:: STORED ROWS

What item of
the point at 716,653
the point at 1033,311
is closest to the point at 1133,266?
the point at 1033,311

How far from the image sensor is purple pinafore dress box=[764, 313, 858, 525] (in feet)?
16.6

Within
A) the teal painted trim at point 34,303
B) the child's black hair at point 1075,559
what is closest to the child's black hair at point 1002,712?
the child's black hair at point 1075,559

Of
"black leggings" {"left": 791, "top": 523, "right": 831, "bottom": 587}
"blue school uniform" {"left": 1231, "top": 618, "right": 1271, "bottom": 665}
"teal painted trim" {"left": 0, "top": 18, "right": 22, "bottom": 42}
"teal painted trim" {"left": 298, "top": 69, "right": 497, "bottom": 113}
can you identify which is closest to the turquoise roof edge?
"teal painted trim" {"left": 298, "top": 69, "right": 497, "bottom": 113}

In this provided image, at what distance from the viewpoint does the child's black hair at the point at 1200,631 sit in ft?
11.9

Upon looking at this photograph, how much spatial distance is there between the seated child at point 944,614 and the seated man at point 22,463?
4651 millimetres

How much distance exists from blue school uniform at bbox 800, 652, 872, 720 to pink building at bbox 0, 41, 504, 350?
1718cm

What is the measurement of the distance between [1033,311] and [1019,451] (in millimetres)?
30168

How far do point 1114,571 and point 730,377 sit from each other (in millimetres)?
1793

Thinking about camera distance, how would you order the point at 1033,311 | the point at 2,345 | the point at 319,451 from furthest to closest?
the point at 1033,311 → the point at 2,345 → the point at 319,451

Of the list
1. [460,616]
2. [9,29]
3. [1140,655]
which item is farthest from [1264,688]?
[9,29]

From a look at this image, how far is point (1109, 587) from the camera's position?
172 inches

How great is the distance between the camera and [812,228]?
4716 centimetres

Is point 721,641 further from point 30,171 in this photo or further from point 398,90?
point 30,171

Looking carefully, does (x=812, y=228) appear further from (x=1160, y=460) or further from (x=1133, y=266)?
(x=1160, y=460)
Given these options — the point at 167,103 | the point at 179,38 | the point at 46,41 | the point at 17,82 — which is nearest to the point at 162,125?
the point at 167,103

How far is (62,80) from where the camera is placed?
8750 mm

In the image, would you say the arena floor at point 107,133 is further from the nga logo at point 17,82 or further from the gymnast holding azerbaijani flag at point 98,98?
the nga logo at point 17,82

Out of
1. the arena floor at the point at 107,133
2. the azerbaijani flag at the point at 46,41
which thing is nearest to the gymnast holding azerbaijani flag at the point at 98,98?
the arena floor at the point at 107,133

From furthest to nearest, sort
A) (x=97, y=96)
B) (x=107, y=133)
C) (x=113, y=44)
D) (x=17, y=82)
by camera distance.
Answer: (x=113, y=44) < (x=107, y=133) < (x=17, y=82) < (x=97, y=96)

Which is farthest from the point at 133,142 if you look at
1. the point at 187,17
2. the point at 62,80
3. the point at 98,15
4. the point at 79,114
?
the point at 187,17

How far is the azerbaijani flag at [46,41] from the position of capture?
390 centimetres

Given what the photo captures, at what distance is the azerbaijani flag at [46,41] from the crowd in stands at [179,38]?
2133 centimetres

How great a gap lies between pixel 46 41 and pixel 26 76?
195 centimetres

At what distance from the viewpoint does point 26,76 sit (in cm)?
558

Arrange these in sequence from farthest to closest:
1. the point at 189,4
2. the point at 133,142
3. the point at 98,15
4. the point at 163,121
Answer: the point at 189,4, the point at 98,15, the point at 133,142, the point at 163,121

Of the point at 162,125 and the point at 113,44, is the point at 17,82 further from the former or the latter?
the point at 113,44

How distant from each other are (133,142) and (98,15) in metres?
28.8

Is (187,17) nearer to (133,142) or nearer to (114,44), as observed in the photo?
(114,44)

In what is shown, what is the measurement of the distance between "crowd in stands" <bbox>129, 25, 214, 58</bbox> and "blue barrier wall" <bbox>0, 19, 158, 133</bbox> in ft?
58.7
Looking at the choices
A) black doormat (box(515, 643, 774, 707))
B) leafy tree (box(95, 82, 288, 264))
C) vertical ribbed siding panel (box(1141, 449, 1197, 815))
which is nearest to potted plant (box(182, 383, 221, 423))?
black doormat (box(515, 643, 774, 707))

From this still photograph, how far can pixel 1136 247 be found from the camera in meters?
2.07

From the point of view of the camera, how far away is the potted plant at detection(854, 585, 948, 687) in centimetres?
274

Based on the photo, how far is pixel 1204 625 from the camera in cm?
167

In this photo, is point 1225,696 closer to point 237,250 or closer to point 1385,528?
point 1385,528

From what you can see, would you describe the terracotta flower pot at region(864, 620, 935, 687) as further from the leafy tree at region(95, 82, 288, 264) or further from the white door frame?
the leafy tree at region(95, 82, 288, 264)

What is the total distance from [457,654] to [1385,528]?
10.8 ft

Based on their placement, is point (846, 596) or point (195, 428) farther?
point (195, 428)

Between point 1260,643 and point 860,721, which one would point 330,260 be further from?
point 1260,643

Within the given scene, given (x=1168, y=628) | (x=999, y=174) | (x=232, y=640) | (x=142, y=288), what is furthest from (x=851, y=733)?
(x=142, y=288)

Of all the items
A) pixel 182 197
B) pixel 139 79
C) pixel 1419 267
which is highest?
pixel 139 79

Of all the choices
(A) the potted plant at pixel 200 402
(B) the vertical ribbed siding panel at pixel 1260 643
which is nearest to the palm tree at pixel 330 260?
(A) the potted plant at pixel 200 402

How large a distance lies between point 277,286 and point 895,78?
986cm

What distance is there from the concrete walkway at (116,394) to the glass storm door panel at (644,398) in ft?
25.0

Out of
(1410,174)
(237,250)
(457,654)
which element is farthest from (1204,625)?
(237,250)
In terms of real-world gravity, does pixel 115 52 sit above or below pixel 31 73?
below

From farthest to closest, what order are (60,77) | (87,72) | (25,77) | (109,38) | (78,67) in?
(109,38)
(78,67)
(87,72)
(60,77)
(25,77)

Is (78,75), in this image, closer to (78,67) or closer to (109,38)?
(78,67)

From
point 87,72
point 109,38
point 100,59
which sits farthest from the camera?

::::

- _WHAT IS REQUIRED_
Rewrite everything from the line containing "From a look" down to the line containing "4716 centimetres", both included, keeping the requests in the records and scaling each distance figure in the answers by 1.85, rounded to a whole number with halves rounded up.

- _THE ANSWER_
From a look at this image, how far is point (1109, 587) from the camera's position?
318 inches

How great is the distance between the camera and [812,228]?
8725 centimetres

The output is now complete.